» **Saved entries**
== Segment start ==

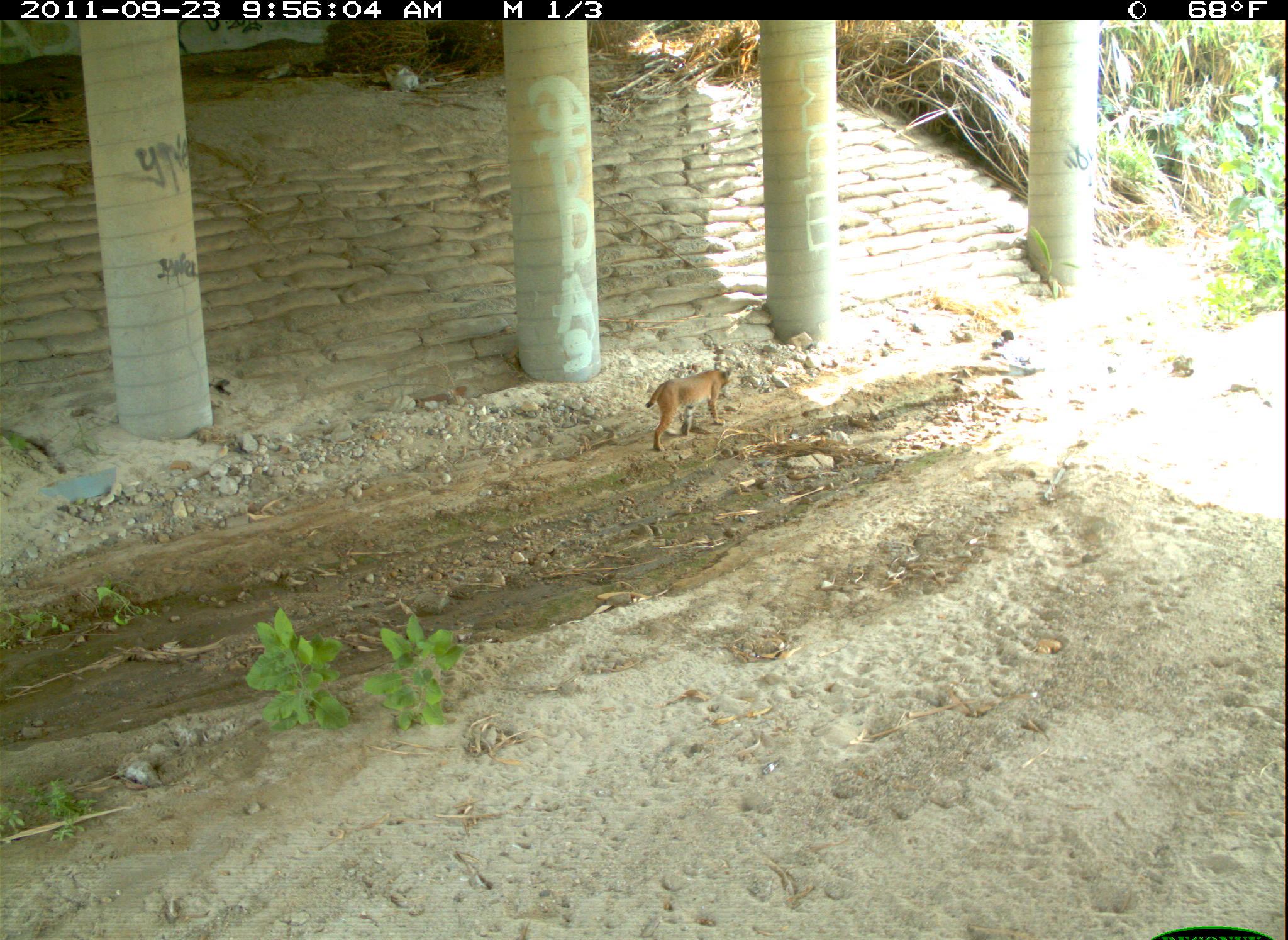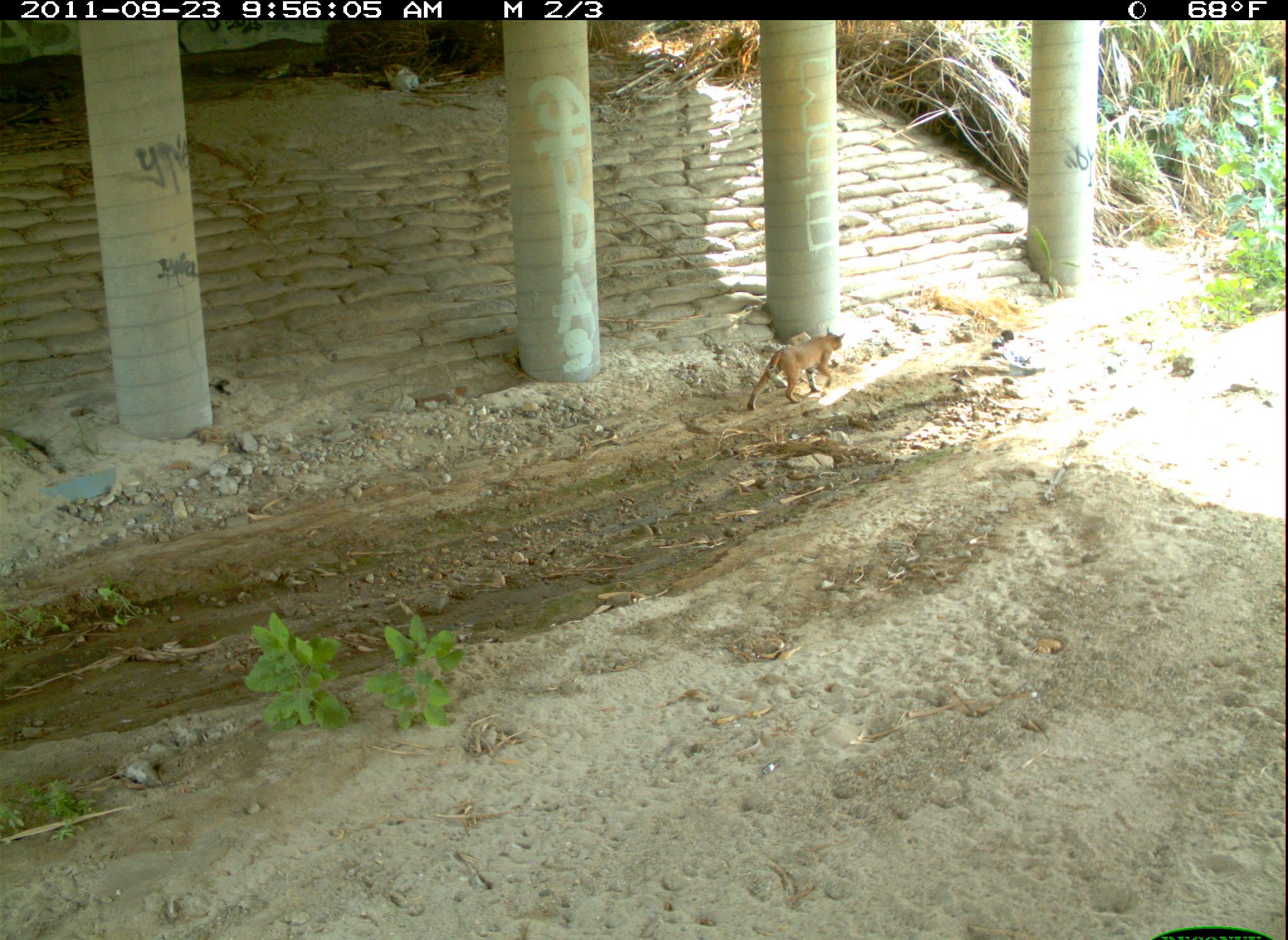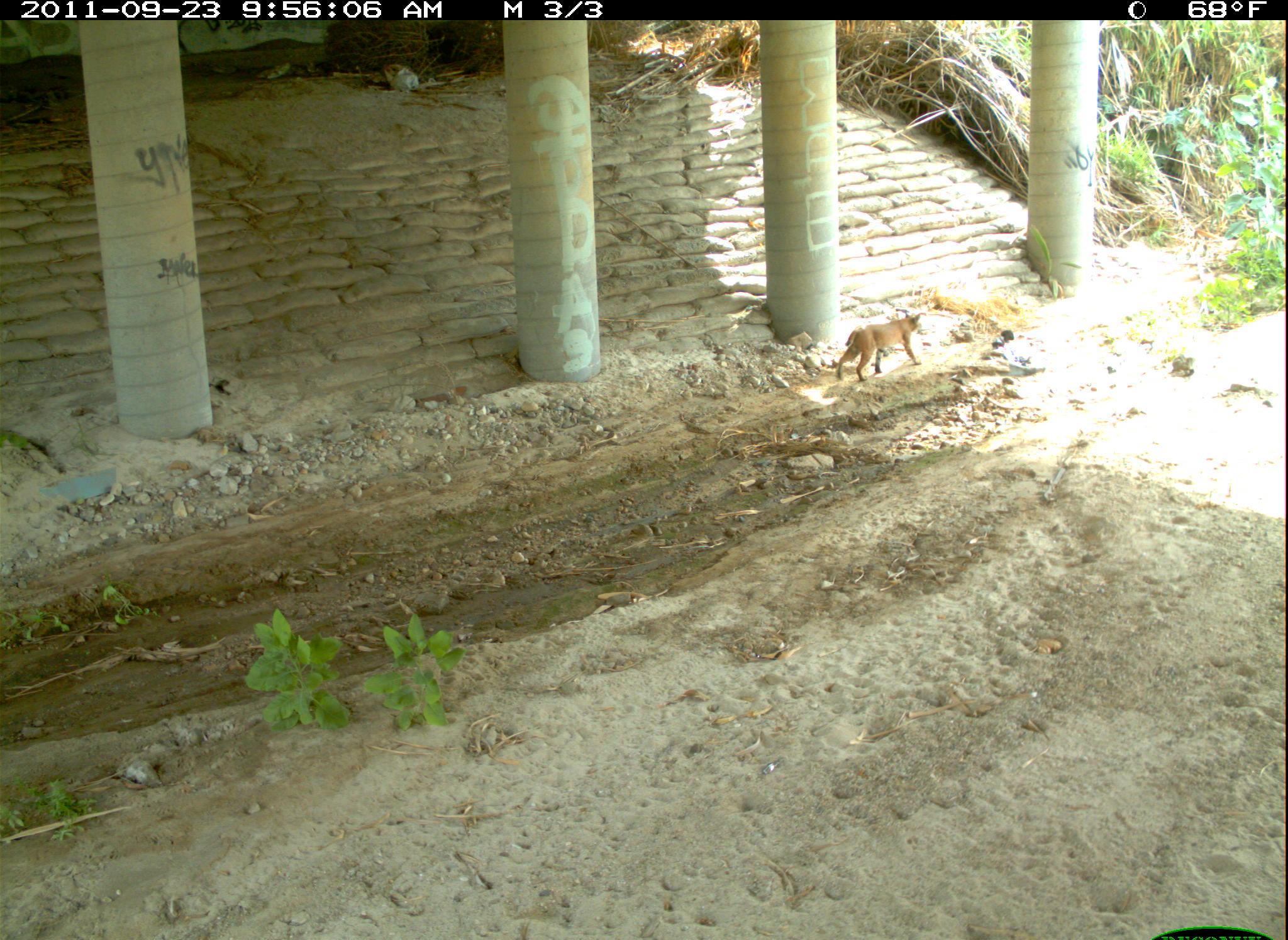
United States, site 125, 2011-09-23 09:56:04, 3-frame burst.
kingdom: Animalia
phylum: Chordata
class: Mammalia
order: Carnivora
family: Felidae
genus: Lynx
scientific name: Lynx rufus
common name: bobcat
Bobcat (Lynx rufus).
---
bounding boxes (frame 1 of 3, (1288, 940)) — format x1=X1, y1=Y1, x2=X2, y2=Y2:
bobcat: x1=640, y1=357, x2=738, y2=457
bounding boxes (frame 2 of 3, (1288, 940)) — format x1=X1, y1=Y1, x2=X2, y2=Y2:
bobcat: x1=741, y1=320, x2=855, y2=420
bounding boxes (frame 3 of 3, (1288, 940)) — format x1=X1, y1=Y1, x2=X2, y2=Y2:
bobcat: x1=825, y1=303, x2=932, y2=391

== Segment end ==

» **What this task involves**
Copy out the lines beginning at the one that contains "bounding boxes (frame 1". Stop at the final line of the data, and include it.

» **Output**
bounding boxes (frame 1 of 3, (1288, 940)) — format x1=X1, y1=Y1, x2=X2, y2=Y2:
bobcat: x1=640, y1=357, x2=738, y2=457
bounding boxes (frame 2 of 3, (1288, 940)) — format x1=X1, y1=Y1, x2=X2, y2=Y2:
bobcat: x1=741, y1=320, x2=855, y2=420
bounding boxes (frame 3 of 3, (1288, 940)) — format x1=X1, y1=Y1, x2=X2, y2=Y2:
bobcat: x1=825, y1=303, x2=932, y2=391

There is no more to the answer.